TFM welcomes Duterte’s pro-farmer stance and is holding on to Duterte’s campaign promise to study the problem besetting the CARP.
The group was referring to Duterte’s pronouncement during a TV interview in Davao City after the May 9 election when Duterte said most of the landholdings distributed to tillers just went back to the control of landlords due to the ineffective implementation of CARP.
The presumptive President said, while he would need to “study the matter very carefully,” he would be open to an “extended land reform,” provided he would be “satisfied why it has gone that way.”
He said what the farmers could be sure of under his administration would be the availability of “money for financing” support services and farm productivity.
TFM farmers also welcomed Duterte’s pronouncement that he would “follow the pattern of
socialism” and that “he is angry at oligarchs” for getting “the fat of the land” and why “the government allowed” such greed.
“Those strong pronouncements coming from a nonelite President bring a ray of hope among us peasants.

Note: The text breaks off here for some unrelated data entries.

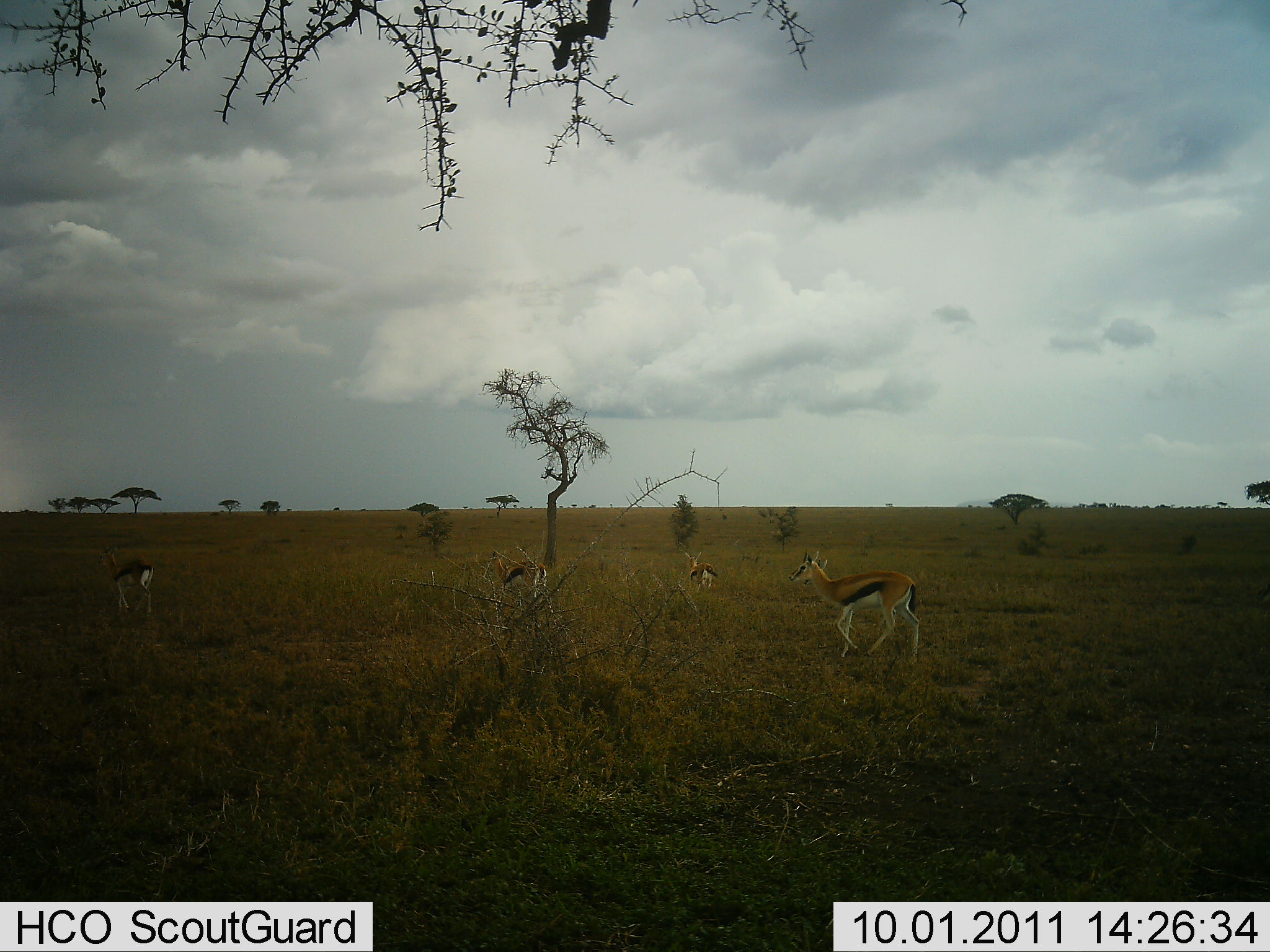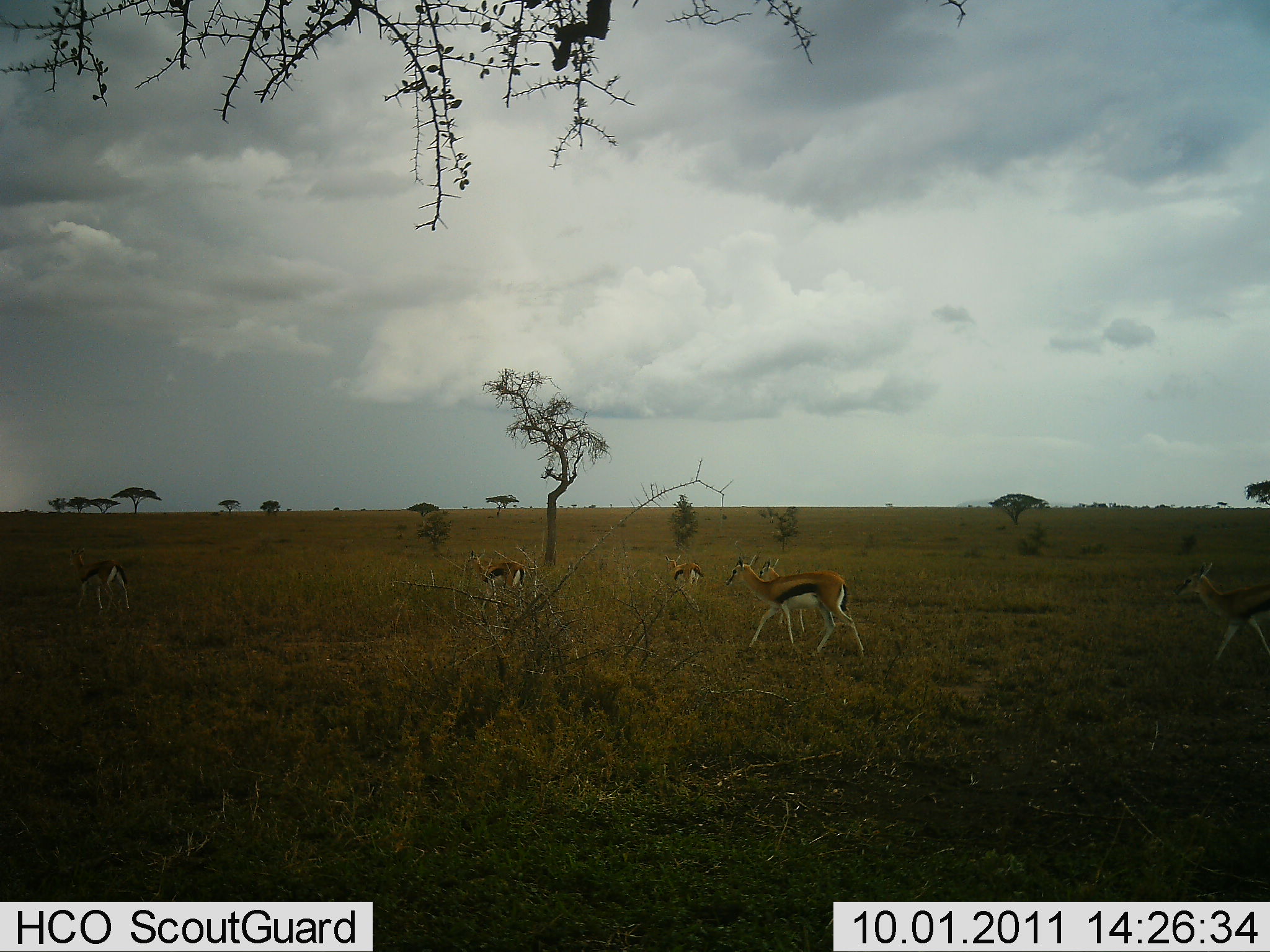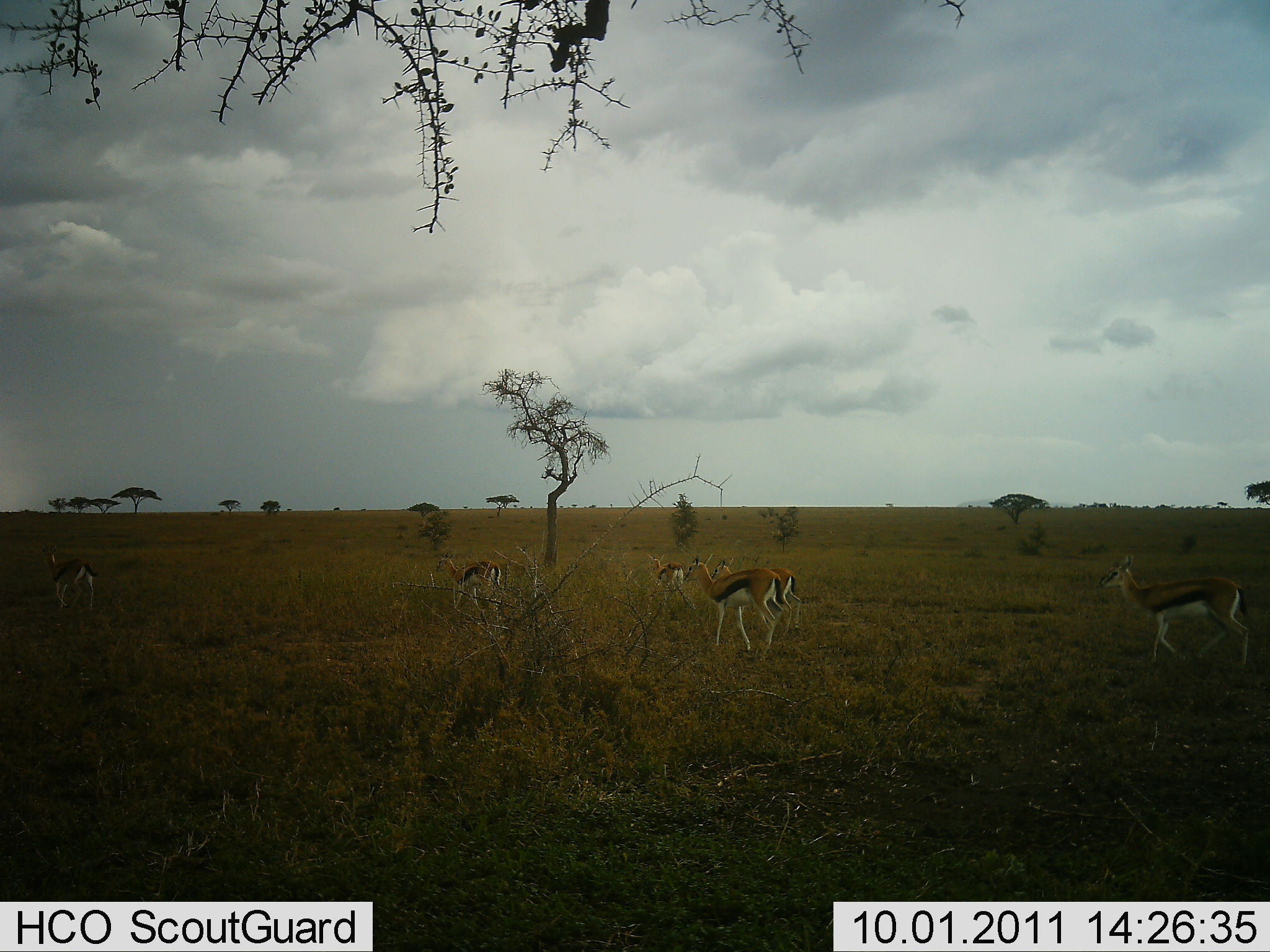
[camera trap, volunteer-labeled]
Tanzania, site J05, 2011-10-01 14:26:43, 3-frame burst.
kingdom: Animalia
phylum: Chordata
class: Mammalia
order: Artiodactyla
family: Bovidae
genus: Eudorcas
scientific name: Eudorcas thomsonii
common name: thomson's gazelle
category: gazellethomsons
Gazellethomsons (thomson's gazelle) (Eudorcas thomsonii), count 6. Behavior (volunteer vote fractions): standing 0%, resting 0%, moving 100%, interacting 0%. Young present (vote fraction): 0%. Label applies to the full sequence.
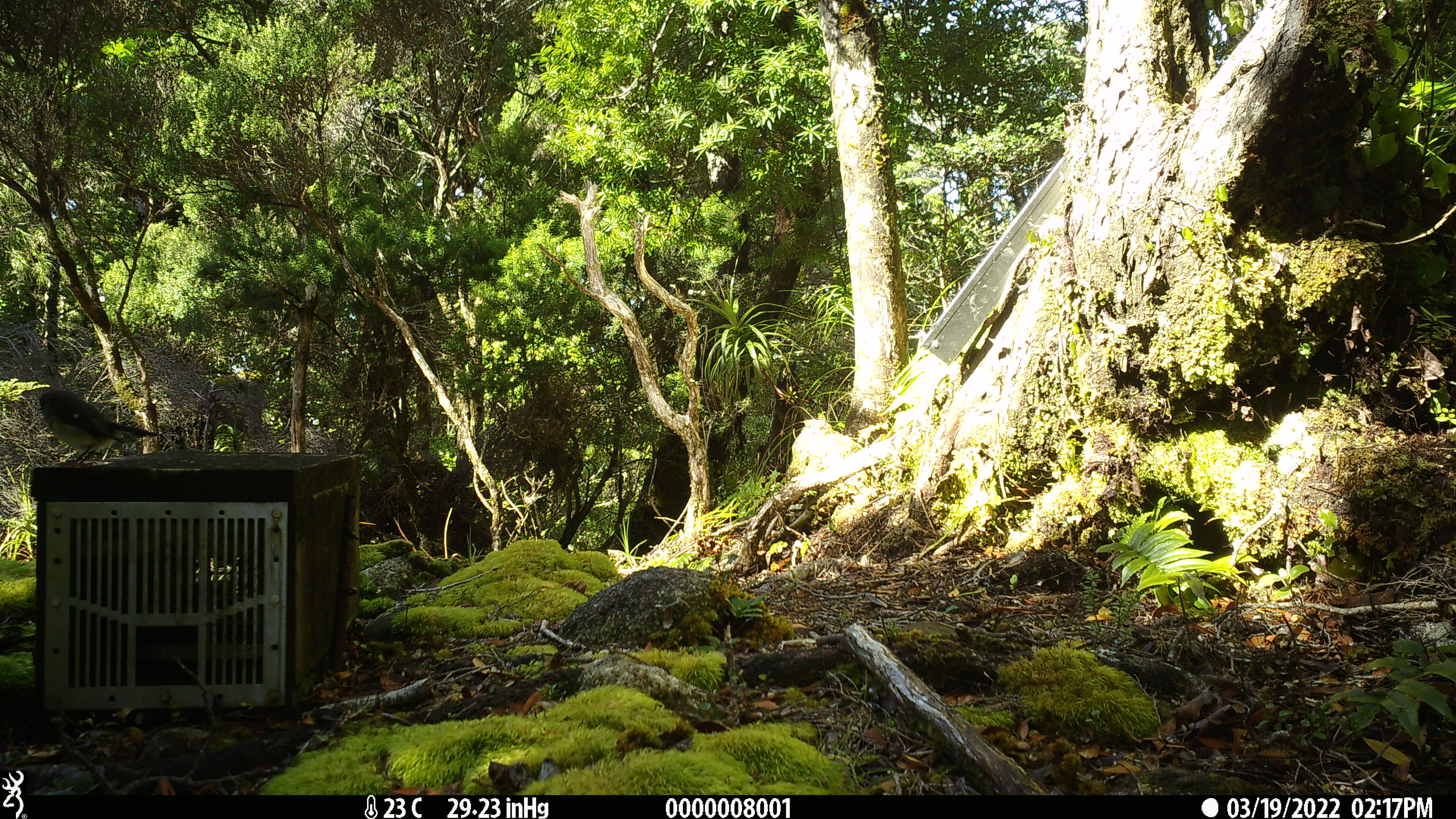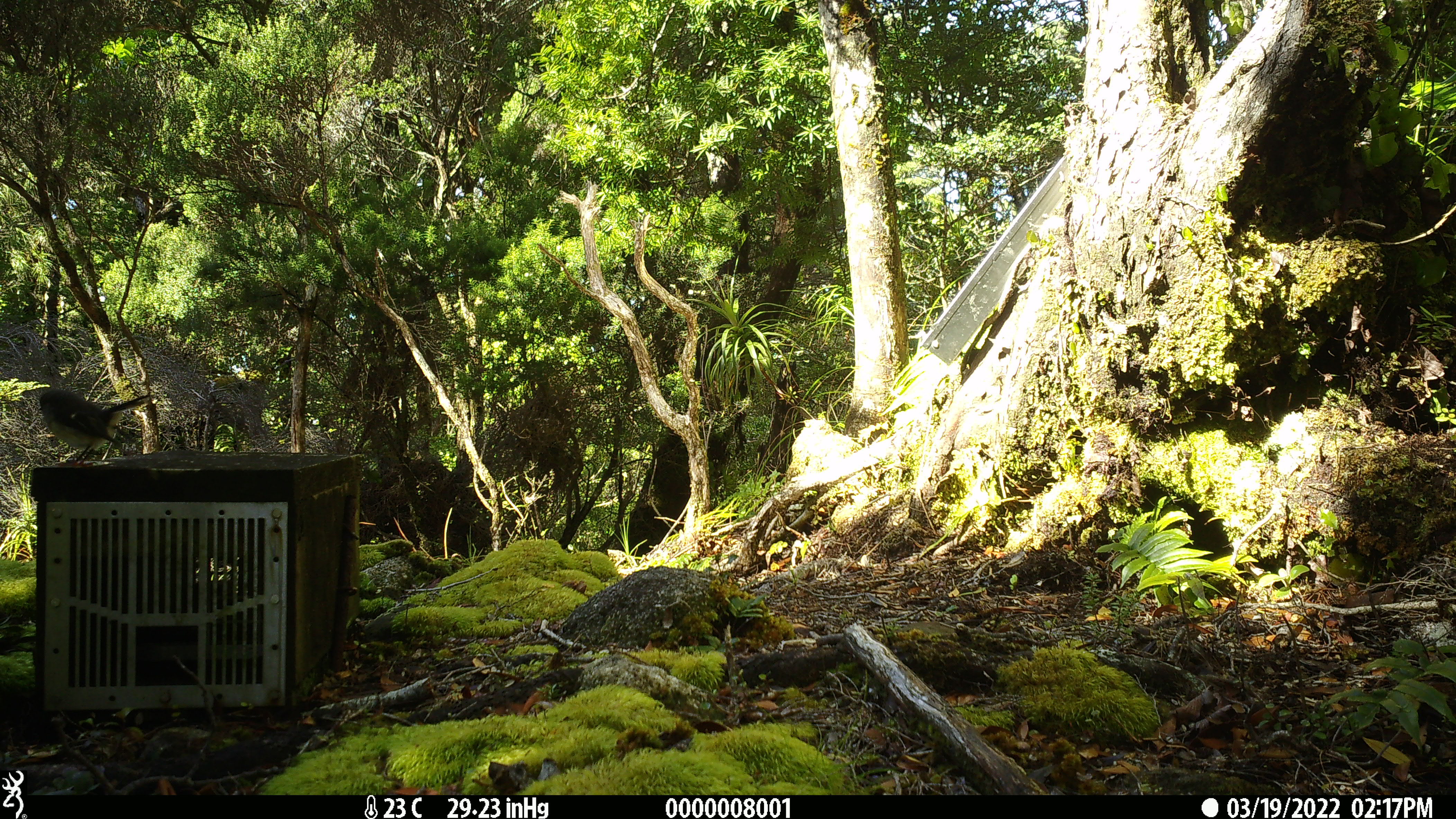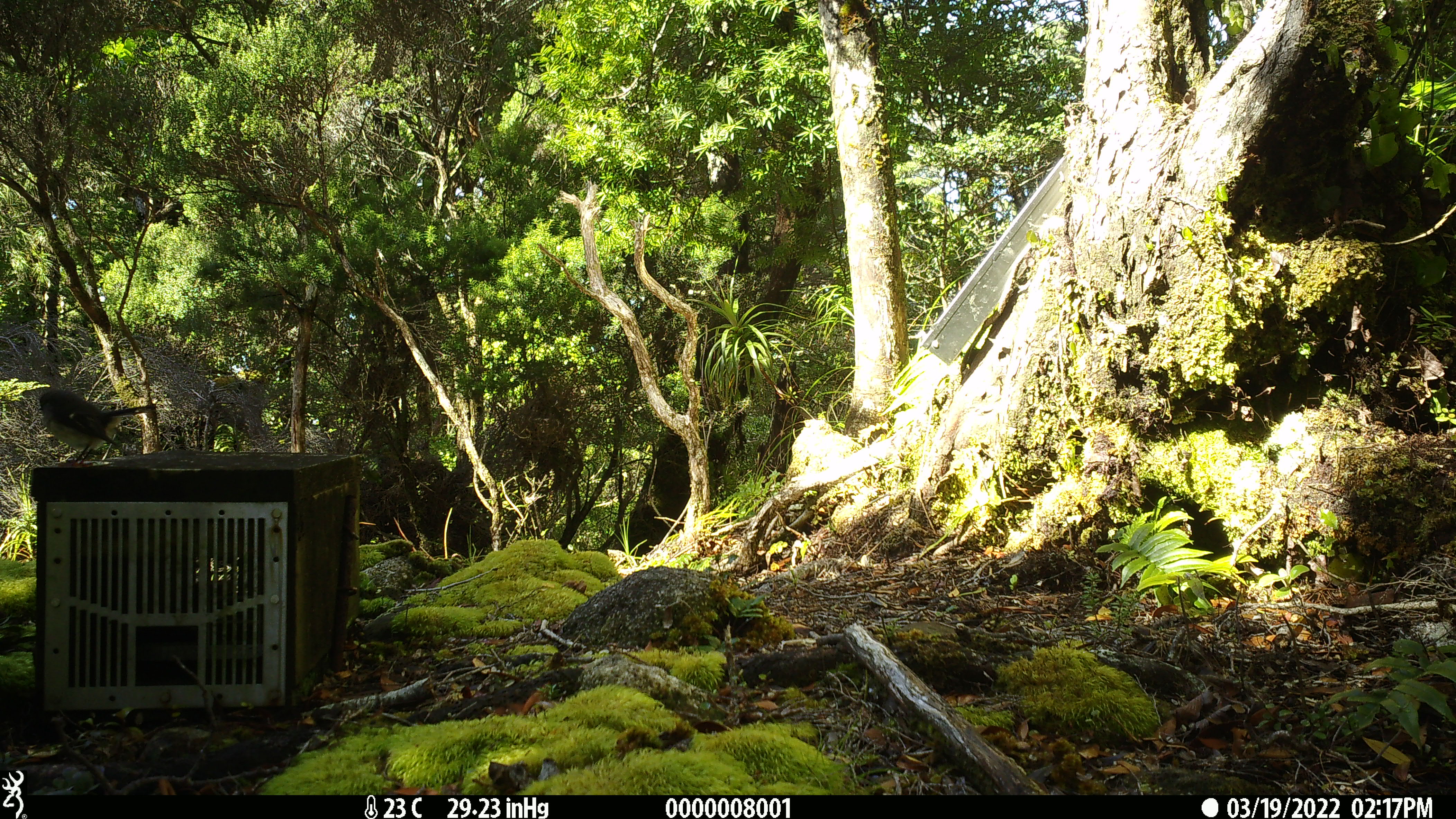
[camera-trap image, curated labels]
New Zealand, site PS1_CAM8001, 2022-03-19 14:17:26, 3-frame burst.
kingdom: Animalia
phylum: Chordata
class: Aves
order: Passeriformes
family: Petroicidae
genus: Petroica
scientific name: Petroica macrocephala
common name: tomtit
Tomtit (Petroica macrocephala).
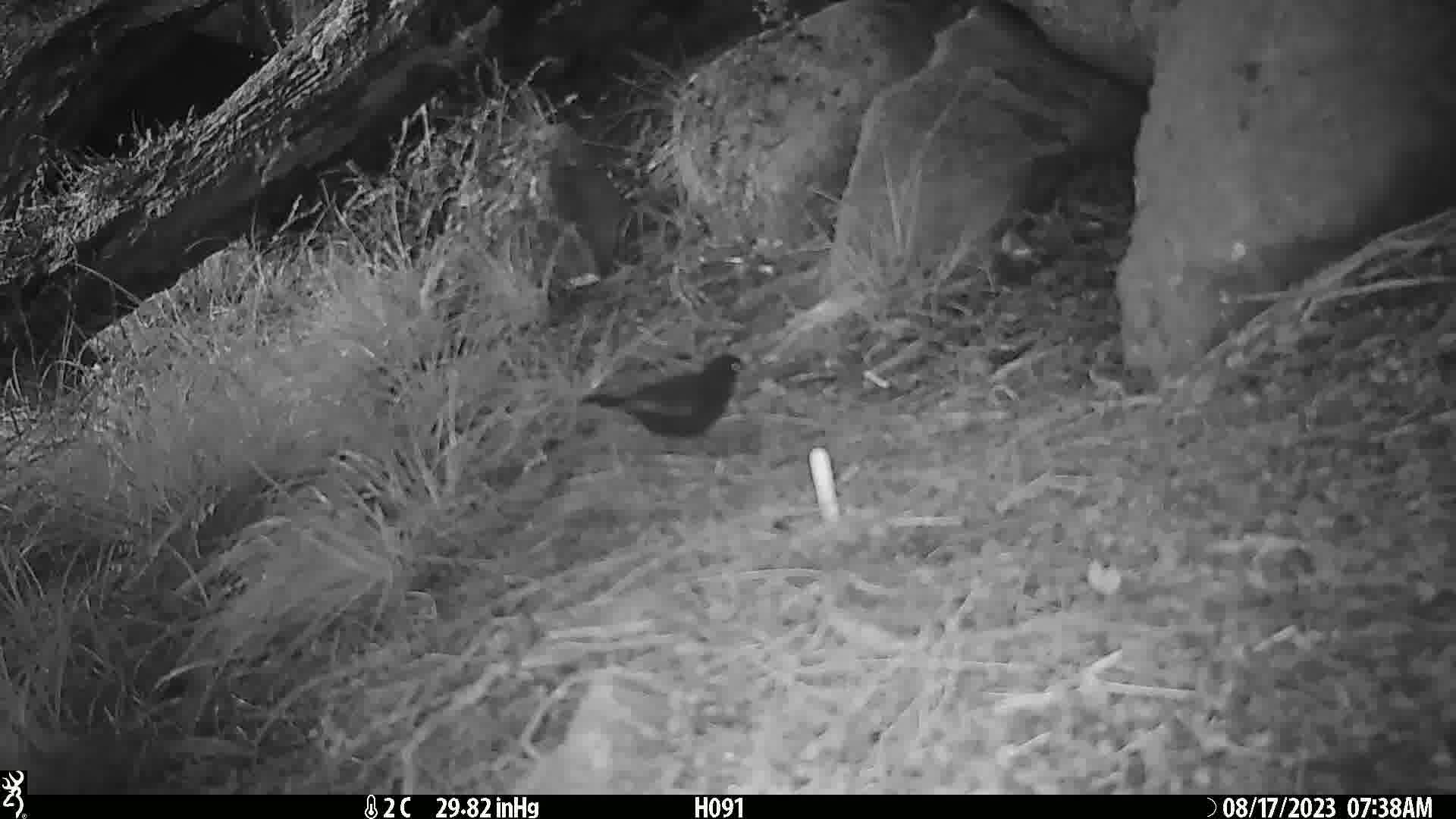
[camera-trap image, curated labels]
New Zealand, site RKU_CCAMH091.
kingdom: Animalia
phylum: Chordata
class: Aves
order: Passeriformes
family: Turdidae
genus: Turdus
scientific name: Turdus merula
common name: eurasian blackbird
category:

The politically and economically powerful hacienderos are among the country’s oligarchs. And if President Rody would follow the socialist path of development, that would mean more equitable distribution of income, wealth and resources by breaking up land monopolies and ending the reign of hacienderos, who counter reforms so they can continue enjoying wealth from our backs,” Angeles said.
TFM said no less than data from the Department of Agrarian Reform (DAR) showed the failure of the outgoing administration in implementing CARP.
The DAR data, he said, reveal there are still 700,000 hectares of agricultural landholdings nationwide that have not yet been distributed to agrarian-reform beneficiaries.
Last year the DAR, under the Aquino administration, failed to meet its target of redistributing 198,000 hectares of farms to CARP beneficiaries, with a land acquisition and distribution accomplishment of only 35,477 hectares,
or just 18 percent of the target.
TFM said CARP’s underperformance was due to the Aquino administration’s lack of political will to complete the program and the landowner-dominated Congress’s insertion of loopholes in the CARP laws that watered down the program.
While PNoy promised to extend the acquisition and distribution of landholdings under CARP, this was not carried out after House members from the Visayan bloc, who either belong to landlord clans or are allies of the landed elite, blocked the passage last year of House Bill 4296.
Angeles said, of the 700,000-hectare CARP balance, close to 20 percent, or about 135,000 hectares, are found in Negros Occidental, a major agrarian-reform bottleneck, known as the province with the most number of recalcitrant landlords.
DAR data also showed of the total 700,000-hectare CARP balance, about 12,000 landholdings nationwide with a total area of close to 127,000 hectares have not yet been issued CARP notice of coverage (NOC) or do not have valid NOCs.
Not having NOCs means the government under Aquino has not yet done any of the 27 CARP steps to have these landholdings acquired and distributed through the program.
Most of these landholdings, or about 52 percent without NOC or valid NOC, are found in the Visayas. There are still 6,367 landholdings covering 65,665 hectares in the region still “untouched,” because these don’t have NOC or valid NOC, according to data from the DAR.